*AIM OF THE EXERCISE*
Rewrite the listing from the line containing "What is the measured separation" down through its end, changing "camera" to "observer" and leaving everything else as it stands.

*RECORDS FOR PROCESSING*

________________

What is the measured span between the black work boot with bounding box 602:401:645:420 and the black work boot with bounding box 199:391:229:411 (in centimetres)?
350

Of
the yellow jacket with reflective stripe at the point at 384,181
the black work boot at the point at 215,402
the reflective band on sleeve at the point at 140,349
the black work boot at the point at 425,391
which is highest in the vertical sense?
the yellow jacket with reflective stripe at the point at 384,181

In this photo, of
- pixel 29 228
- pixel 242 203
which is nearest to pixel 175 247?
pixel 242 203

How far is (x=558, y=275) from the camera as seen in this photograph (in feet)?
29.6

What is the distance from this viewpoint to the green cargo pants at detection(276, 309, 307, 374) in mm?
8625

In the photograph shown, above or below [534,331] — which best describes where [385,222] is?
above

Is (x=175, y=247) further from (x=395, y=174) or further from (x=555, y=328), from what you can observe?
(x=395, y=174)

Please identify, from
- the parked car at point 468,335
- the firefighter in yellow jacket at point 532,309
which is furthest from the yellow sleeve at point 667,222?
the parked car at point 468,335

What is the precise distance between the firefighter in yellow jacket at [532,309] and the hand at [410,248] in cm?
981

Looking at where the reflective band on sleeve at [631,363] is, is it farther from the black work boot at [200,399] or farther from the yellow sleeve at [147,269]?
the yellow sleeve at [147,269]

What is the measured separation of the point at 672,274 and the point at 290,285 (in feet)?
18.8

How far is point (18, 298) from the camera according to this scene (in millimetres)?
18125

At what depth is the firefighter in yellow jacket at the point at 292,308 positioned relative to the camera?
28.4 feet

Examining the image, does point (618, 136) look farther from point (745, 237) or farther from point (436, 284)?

________________

*COMPLETED TASK*
What is the measured separation of the point at 672,274 and the point at 290,285 (in feet)?
18.8

How far is point (18, 298) from the observer according to this scene (in millimetres)?
18125

At what depth is the firefighter in yellow jacket at the point at 292,308 positioned relative to the observer?
28.4 feet

Examining the image, does point (618, 136) look farther from point (745, 237) or farther from point (436, 284)?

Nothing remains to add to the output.